::: Items

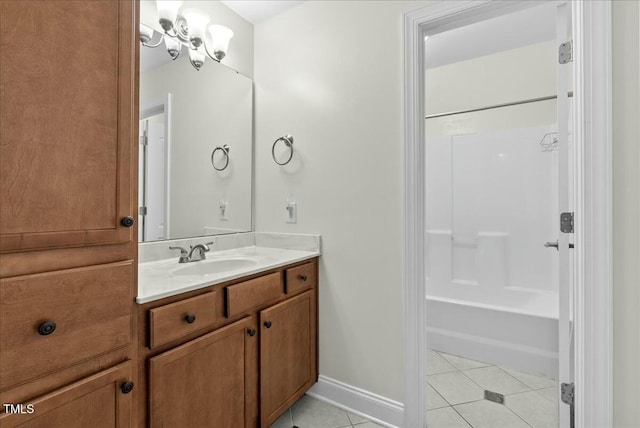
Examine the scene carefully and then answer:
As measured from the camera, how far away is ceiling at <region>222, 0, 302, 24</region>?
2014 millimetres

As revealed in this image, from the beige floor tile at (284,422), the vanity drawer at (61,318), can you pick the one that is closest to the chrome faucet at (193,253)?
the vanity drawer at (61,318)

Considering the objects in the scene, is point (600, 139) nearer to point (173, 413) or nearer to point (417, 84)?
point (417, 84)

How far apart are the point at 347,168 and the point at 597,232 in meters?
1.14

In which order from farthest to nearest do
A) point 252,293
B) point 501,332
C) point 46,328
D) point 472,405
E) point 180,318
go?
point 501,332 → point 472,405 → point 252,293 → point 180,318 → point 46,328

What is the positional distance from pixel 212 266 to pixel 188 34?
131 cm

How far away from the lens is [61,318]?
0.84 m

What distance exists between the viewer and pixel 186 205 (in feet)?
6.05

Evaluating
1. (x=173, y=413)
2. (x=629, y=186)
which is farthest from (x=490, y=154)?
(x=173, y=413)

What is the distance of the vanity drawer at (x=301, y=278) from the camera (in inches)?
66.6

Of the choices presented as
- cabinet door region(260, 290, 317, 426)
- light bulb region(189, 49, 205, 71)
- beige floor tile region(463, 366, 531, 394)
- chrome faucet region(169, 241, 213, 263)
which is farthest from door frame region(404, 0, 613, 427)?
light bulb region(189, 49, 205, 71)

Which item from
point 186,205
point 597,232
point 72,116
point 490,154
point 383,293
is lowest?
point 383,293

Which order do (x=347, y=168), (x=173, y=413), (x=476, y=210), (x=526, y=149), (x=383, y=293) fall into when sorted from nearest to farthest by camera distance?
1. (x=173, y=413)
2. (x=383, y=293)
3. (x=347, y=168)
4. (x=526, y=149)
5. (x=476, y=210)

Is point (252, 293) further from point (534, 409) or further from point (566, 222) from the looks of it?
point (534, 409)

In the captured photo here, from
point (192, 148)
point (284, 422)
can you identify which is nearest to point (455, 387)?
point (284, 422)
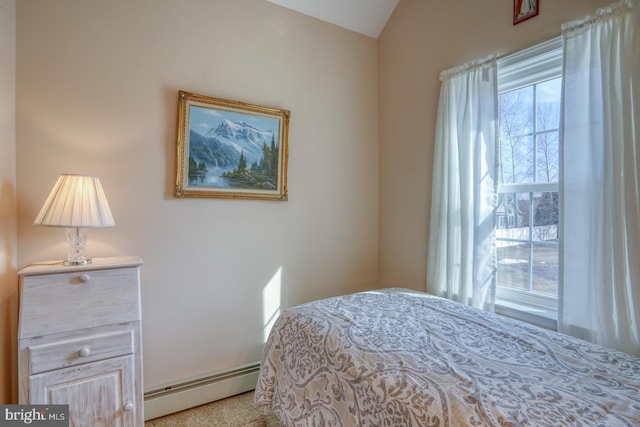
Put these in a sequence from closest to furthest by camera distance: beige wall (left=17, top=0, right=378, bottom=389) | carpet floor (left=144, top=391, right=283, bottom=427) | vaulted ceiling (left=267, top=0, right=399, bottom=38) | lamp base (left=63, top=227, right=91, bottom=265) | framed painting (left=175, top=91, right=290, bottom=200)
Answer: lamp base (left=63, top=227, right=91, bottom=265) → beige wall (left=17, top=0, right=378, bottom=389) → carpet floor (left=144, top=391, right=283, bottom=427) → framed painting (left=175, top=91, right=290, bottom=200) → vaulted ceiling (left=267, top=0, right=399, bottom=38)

::::::
::: Items

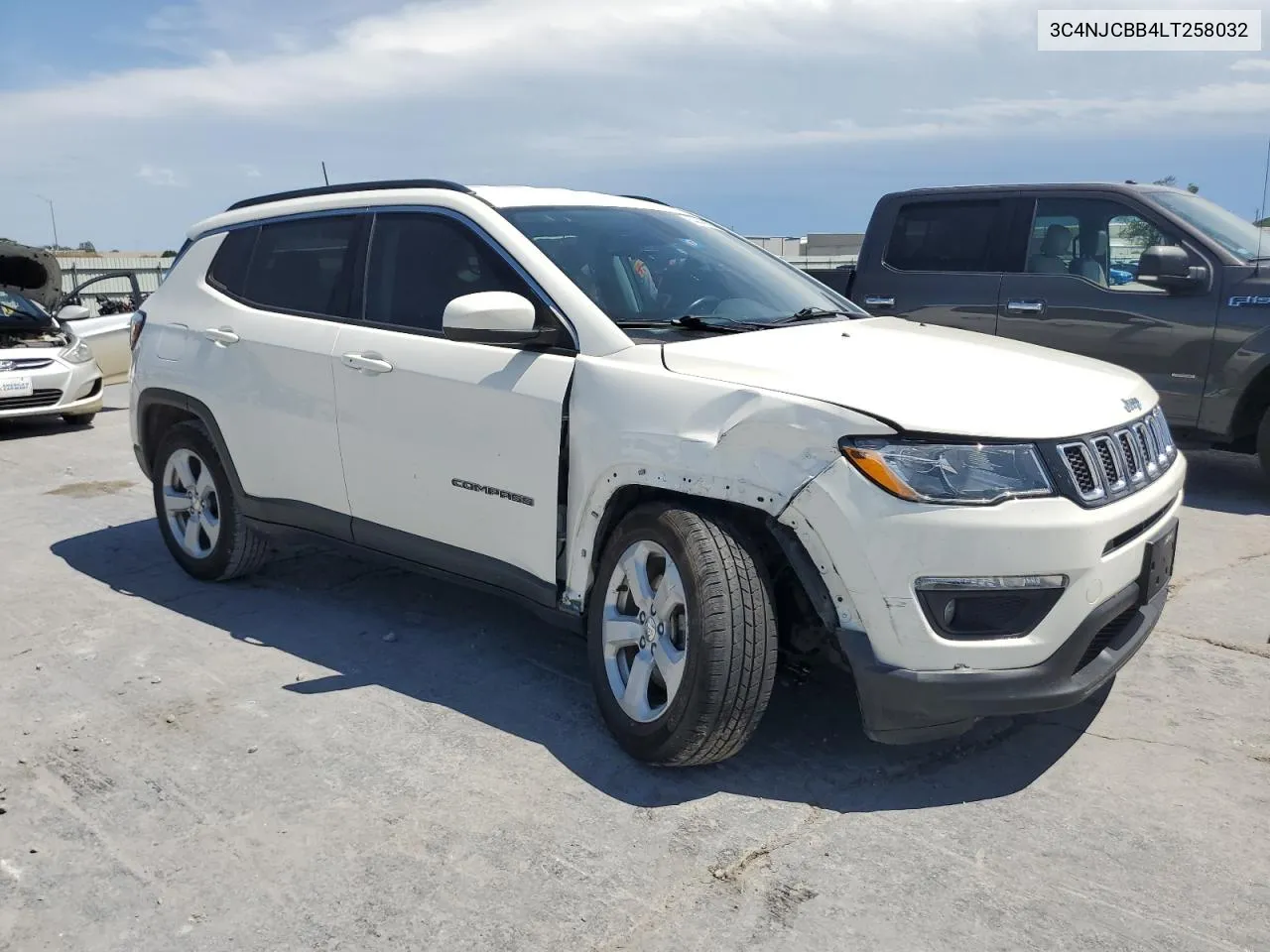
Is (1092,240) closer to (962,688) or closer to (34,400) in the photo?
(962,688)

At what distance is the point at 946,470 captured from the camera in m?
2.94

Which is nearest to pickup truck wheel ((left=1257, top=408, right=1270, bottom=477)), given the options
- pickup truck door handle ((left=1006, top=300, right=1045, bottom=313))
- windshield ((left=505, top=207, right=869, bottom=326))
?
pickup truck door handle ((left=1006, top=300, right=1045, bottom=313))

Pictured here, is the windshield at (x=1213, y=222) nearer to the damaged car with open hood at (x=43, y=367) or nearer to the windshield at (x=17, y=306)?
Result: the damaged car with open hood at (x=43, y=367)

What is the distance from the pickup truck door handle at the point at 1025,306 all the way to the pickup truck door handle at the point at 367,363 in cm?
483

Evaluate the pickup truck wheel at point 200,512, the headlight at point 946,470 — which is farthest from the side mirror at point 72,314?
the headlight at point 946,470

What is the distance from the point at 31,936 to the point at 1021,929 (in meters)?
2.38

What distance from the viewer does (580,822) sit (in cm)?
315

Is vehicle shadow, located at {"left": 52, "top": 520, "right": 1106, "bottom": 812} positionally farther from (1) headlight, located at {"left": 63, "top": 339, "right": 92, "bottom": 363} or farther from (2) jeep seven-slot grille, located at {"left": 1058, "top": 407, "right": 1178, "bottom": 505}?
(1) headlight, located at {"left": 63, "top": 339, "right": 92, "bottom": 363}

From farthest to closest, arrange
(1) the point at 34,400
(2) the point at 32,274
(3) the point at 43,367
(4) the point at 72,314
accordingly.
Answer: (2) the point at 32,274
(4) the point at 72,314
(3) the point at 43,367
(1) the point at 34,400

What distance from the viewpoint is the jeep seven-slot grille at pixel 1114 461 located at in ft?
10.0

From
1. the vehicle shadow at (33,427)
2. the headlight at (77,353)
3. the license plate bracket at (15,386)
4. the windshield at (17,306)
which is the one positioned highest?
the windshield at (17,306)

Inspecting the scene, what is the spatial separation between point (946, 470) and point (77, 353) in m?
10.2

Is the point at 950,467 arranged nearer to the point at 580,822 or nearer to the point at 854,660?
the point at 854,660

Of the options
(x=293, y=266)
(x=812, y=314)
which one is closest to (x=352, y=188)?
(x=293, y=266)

::::::

● **Written exercise**: Filter the records above and copy each line that contains the word "vehicle".

● **Solution for this exercise**:
Is vehicle shadow, located at {"left": 52, "top": 520, "right": 1106, "bottom": 812} positionally farther from (1) headlight, located at {"left": 63, "top": 339, "right": 92, "bottom": 363} or farther from (2) jeep seven-slot grille, located at {"left": 1058, "top": 407, "right": 1178, "bottom": 505}?
1. the vehicle shadow at (33,427)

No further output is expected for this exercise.